>> Begin Document section

This year’s Orogemma show, held Sept. 6-11 in Vicenza, Italy, was filled with buyers searching for last-minute holiday stock.
Geared toward the European market, the goods on offer differed from those seen at earlier shows in the United States; however, European shows such as this often portend trends to come. Chandelier earrings, so ubiquitous at the U.S. shows, were rare, as earrings gave way to the link: Necklaces and bracelets formed the centerpieces of most exhibitors’ displays, with rings closely following. The earrings shown were predominately button or more refined chin-length drops.
Many designers showed large cut-out medallion pendants with a combination hip-hop/’70s retro feel—most hung from long black leather cords—and a tour of the jewelry shops lining the streets of nearby Verona confirmed their popularity among Italian buyers. Case after case boasted variations of the look, and many native passersby sported them. Back at the show, eye-catchers included medallions featuring Deco motifs courtesy of Moby, Arezzo—one with an image of a setting sun surrounded by a Greek key border. And Arezzo’s BOXING by Sildor offered oversize letter pendants in steel with yellow gold highlights.
The other star of the show was mother-of-pearl, which, according to exhibitors, continues to sell in large amounts. Big, chunky, multiple-strand necklaces, large disc pendants, and more restrained bracelets featured the stone in streamlined designs. Some designers also paired it with darker abalone shell pieces or colored it to match wide leather wristbands.
Link necklaces were everywhere, with many variations seemingly influenced by Mattioli’s popular “Puzzle” necklace. Versions were seen in silver and gold, some boasting an occasional stone link. Coral, turquoise, and onyx all made appearances, and Mattioli added pink and gray mother-of-pearl to the company’s link designs.

>> End Document section

> [Actions to take]
A: Print the stretch of the Orogemma show report from "Link necklaces were" through "company’s link designs.".
B: Carry on with the Orogemma show report, picking up after its last sentence.

>> Begin Record list

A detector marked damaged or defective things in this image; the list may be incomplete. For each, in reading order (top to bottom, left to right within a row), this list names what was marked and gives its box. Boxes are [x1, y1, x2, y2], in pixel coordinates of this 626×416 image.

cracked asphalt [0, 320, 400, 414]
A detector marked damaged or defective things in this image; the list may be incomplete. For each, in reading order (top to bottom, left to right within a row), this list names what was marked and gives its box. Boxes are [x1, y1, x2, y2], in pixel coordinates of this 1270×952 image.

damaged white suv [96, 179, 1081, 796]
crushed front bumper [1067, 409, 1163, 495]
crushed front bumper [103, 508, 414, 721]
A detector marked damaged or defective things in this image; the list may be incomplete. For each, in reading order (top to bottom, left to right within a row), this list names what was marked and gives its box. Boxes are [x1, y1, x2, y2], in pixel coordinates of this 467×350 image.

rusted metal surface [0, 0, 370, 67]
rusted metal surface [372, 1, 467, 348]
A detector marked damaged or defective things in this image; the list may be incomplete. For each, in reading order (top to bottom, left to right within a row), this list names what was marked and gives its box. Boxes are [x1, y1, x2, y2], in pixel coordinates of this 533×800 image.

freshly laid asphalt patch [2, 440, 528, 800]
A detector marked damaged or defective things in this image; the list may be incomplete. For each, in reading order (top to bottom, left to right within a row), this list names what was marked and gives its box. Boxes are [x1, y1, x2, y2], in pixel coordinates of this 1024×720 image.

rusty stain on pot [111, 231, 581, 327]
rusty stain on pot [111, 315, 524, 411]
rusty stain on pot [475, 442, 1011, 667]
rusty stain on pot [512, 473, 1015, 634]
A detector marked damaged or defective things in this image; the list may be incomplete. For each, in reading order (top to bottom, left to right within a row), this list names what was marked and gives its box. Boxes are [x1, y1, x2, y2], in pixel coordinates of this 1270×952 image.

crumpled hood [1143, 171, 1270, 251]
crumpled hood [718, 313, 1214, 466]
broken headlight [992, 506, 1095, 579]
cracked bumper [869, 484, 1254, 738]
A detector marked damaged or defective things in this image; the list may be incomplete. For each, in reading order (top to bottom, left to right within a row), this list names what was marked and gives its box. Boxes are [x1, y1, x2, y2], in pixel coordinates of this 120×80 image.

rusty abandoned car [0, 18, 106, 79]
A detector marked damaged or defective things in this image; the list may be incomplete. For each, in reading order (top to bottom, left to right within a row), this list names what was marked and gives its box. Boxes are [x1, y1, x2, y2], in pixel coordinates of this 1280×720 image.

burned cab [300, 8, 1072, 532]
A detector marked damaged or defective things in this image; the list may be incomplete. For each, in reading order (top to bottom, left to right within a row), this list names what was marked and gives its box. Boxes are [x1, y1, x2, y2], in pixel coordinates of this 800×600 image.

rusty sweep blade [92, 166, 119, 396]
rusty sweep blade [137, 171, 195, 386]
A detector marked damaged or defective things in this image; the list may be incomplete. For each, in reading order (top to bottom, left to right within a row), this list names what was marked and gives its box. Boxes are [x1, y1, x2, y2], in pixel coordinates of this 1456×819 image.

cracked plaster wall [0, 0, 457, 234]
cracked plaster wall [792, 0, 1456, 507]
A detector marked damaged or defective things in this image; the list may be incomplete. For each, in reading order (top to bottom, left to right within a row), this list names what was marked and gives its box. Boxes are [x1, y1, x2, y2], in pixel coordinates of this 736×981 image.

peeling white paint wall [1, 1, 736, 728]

>> End Record list

> [Outputs in order]
A:
Link necklaces were everywhere, with many variations seemingly influenced by Mattioli’s popular “Puzzle” necklace. Versions were seen in silver and gold, some boasting an occasional stone link. Coral, turquoise, and onyx all made appearances, and Mattioli added pink and gray mother-of-pearl to the company’s link designs.

B:
One trend that did echo the American shows was the use of rose gold. Roberto Coin’s “Magnifica” collection featured woven collars and wide bracelets of rose gold, some with pavé links thrown in to add sparkle and light. And the “Tuscany” collection from Arezzo’s La Pepita offered link chains in red, yellow, and white gold with diamonds.
Among gemstones, both coral and turquoise maintain their European popularity, and drusy also made an appearance in some designs, including the avant-garde creations of Extreme Gioielli, Valenza.
Nontraditional materials appeared as well, many in designs for men. Vicenza’s Fraboso Argento and CometeUomo both showed sterling jewelry set with wood inserts in chunky yet streamlined shapes, and Alessandro Fanfani, Florence, offered men’s and women’s jewelry collections in bronze with yellow gold, diamond, and leather accents.
For whatever reason—timing, trends, or simply stocking up—Orogemma fit the bill for American buyers. As always, the show was an excellent source for chains and other jewelry staples. The buyers for Ross-Simons attended for just that reason. “It’s a good show for basics,” said Sharon Berger, senior buyer of catalog jewelry. She noted that while there really isn’t much new on offer in September, it’s still an excellent opportunity to stock up on staple items for the holidays.
For a retailer like Virginia DiLeo, however, the show’s timing is perfect. Her store, Le Petit Musèe d’Art—a combination art gallery/jewelry shop that stocks “all the best of everything,” she says—is located in Palm Beach, Fla., where winter is the prime shopping season. From December through March, escapees from the chilly North head to Florida with checkbooks in hand, so stocking the shop pre-Christmas and beyond is key. Leaving her busy store to attend the January Vicenza show is not an option.
DiLeo was on the hunt for big diamond pieces and anything else that caught her eye. “I bought a beautiful mother-of-pearl and diamond necklace that is double-sided, with onyx on the other side,” she said. “It’s gorgeous.”
“We came here looking for new things,” said David Rhodes, a jewelry retailer based in the Germantown area of Philadelphia. He and his wife, Pearl, were shopping Italy for new looks to bring back home and had just attended the MACEF show in Milan, where they bought some silver medallions and mother-of-pearl pieces. Overall, however, they felt that there was more costume jewelry at MACEF, so they continued their search in Vicenza.
“We’re primarily looking for silver—more funky, interesting designs—so we came here to find something new, something different, something more funky to bring back to Philadelphia,” said Rhodes. The couple’s interest in the funk factor stems from the possibility of a move to Center City Philadelphia. (Their store, Elegant Expressions, recently was damaged by fire and is closed while they decide.) They feel there’s a niche to be filled with jewelry geared toward a younger, more urban customer, and the timing of Orogemma, combined with the European looks on offer, provided options aplenty.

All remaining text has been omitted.